I have been giving private basketball sessions in Boston for the past four years. I have developed a training method called “The Basketball Edge,” based on the principles I learned from my own private coach, and incorporating the lessons I found most helpful as a college and professional player.
I enjoy working with players of all ages and levels, but I especially enjoy the challenge of coaching teenagers, because with them I can make the biggest difference in their game and lives. The key to teaching teenagers is communication—reaching them where they live: it doesn’t matter how much you know if you can’t present it to them in ways they can immediately grasp.
Every kid is a natural-born learner, but teenagers, especially boys, can take a while to hit their stride when it comes to academics. I was that kind of high school student at first—I wasn’t even thinking about college, much less getting into a decent school. Basketball turned me on to learning and gave me an edge that made admission to a good school possible.
Sports is a great vehicle for discovering one’s potential as a learner.
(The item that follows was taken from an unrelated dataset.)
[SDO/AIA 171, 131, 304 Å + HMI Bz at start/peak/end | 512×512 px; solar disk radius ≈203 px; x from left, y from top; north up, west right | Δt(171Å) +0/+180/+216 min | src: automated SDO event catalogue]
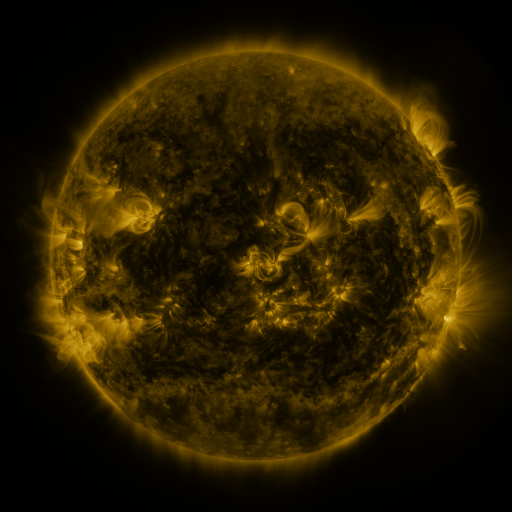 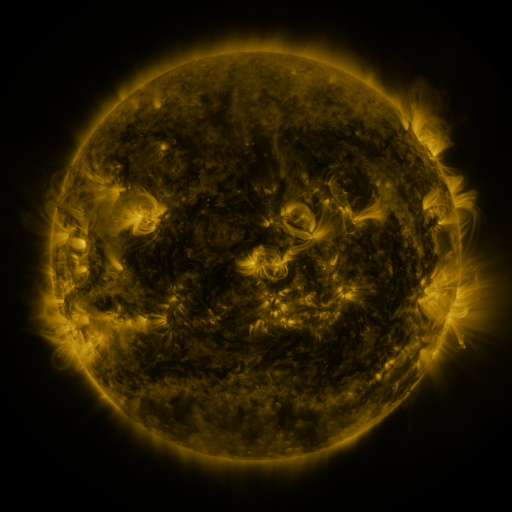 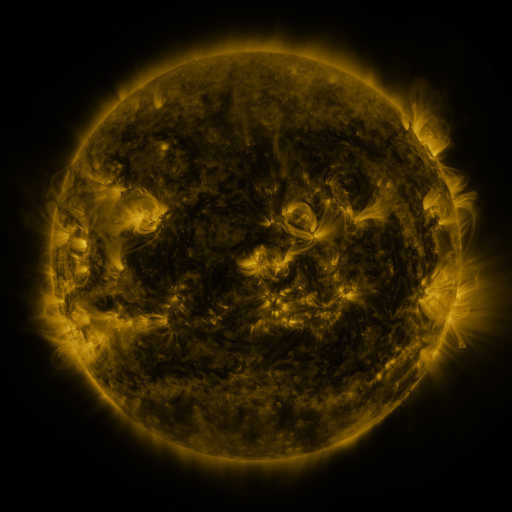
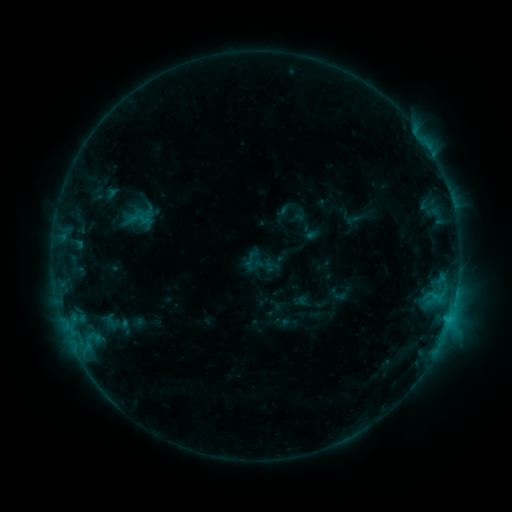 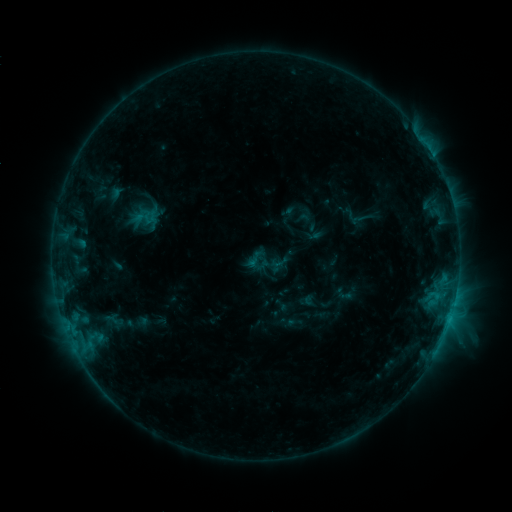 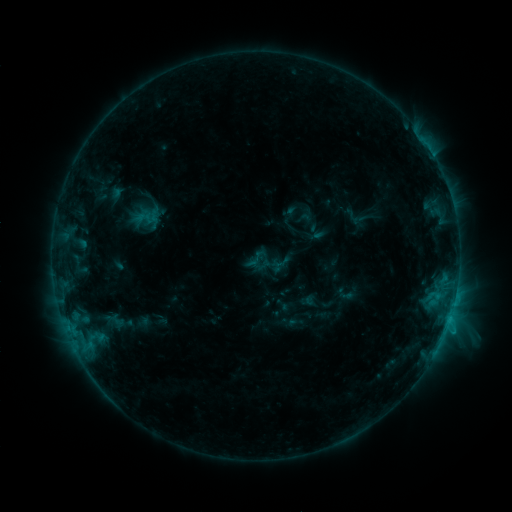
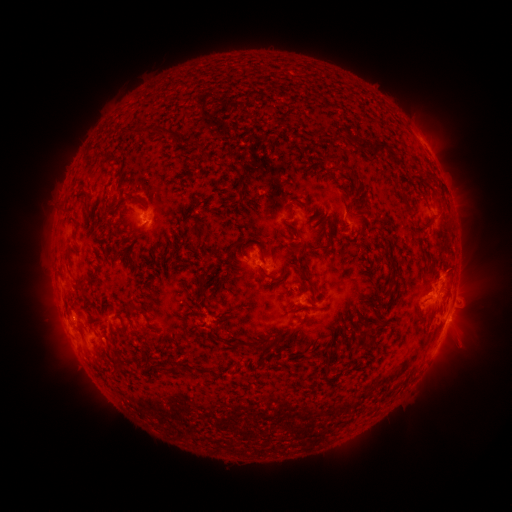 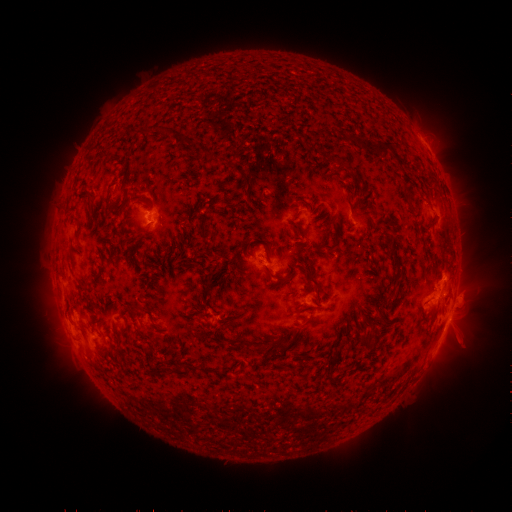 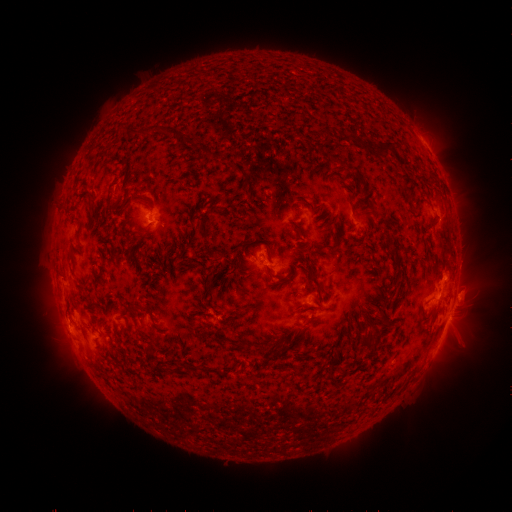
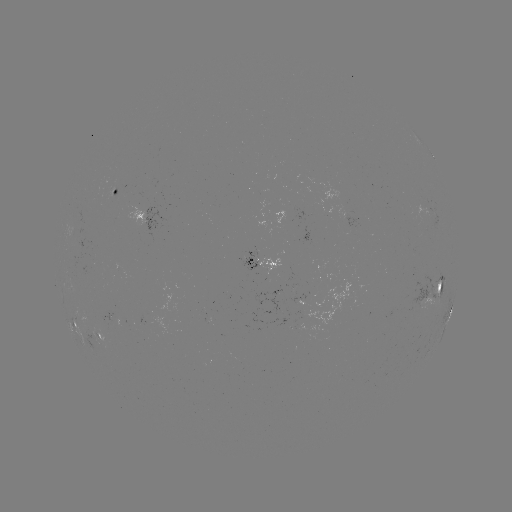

Once you learn that you can systematically set out to master something you care about—that you can learn to learn and gain the confidence, self-esteem, and rewards that come with discipline—then it’s just a short step to realizing you can succeed in any area of life you choose.
I was not a naturally gifted athlete, but I was willing to work hard at the game I loved and develop my skills, and I ended up having a great college career and an opportunity to play professionally with NBA players overseas. But it doesn’t matter what level you reach. What matters is developing yourself to the fullest extent of your ability. Having the opportunity to help kids do that with their basketball is for me, as a coach, a great joy and privilege.